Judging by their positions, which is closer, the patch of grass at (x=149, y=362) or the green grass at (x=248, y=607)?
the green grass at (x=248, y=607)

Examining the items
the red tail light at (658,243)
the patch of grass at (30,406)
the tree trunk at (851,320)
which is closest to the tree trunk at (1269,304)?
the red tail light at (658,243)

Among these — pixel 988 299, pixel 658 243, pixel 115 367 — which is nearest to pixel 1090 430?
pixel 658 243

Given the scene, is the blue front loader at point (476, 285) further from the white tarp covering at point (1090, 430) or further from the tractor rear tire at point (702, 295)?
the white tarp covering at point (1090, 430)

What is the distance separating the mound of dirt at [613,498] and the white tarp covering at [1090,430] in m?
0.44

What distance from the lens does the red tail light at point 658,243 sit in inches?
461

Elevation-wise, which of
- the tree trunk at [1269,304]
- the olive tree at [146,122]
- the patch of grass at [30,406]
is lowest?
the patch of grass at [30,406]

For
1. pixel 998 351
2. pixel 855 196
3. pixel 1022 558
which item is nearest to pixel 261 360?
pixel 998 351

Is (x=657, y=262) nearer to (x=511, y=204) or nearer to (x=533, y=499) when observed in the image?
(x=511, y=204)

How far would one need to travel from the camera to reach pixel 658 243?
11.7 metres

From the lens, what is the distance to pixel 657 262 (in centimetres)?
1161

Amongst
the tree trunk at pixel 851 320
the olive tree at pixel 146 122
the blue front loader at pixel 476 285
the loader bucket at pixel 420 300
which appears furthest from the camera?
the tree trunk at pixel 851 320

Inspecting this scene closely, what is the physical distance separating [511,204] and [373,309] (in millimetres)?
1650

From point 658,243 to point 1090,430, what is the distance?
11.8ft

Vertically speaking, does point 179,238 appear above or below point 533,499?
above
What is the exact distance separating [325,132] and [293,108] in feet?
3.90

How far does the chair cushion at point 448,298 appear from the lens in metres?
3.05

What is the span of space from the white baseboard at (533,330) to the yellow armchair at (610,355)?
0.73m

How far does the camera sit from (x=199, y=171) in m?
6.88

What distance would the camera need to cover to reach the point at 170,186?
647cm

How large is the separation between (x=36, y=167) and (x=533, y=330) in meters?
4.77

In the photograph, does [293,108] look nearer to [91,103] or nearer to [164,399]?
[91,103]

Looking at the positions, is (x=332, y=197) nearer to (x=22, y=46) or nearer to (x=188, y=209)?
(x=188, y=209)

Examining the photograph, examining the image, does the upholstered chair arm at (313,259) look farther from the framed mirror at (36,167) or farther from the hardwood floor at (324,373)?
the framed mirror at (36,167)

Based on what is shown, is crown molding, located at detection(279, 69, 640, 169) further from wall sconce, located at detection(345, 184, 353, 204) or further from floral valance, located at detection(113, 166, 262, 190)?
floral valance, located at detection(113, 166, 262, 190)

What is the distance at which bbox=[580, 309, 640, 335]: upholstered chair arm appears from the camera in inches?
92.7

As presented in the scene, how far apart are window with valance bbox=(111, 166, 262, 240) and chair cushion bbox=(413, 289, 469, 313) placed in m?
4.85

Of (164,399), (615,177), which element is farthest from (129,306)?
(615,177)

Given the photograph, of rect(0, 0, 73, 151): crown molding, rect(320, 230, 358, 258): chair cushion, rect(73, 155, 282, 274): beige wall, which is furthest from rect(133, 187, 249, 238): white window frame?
☆ ☆ ☆
▸ Brief
Repeat only the lines running from the line that contains "How large is" through the last line above, inclusive.

▸ Response
How large is the separation between (x=36, y=167) and (x=533, y=330) in meters?
4.77

In the photograph, does [293,108] look nearer to [91,103] or nearer to [164,399]?
[91,103]

Looking at the positions, is (x=332, y=197) nearer to (x=22, y=46) or nearer to (x=188, y=209)?
(x=188, y=209)

Examining the photograph, examining the image, does the upholstered chair arm at (313,259) look farther from the framed mirror at (36,167) or farther from the hardwood floor at (324,373)?
the framed mirror at (36,167)

Based on what is shown, is crown molding, located at detection(279, 69, 640, 169) further from wall sconce, located at detection(345, 184, 353, 204) or further from floral valance, located at detection(113, 166, 262, 190)?
floral valance, located at detection(113, 166, 262, 190)

What is the distance at which bbox=[580, 309, 640, 335]: upholstered chair arm appears from the camera in inches?
92.7

As presented in the scene, how far apart are window with valance bbox=(111, 166, 262, 240) and chair cushion bbox=(413, 289, 469, 313) placed in m?
4.85

Of (164,399), (615,177), which element is farthest from (129,306)?
(615,177)

Given the photograph, of rect(0, 0, 73, 151): crown molding, rect(320, 230, 358, 258): chair cushion, rect(73, 155, 282, 274): beige wall, which is furthest from rect(133, 187, 249, 238): white window frame?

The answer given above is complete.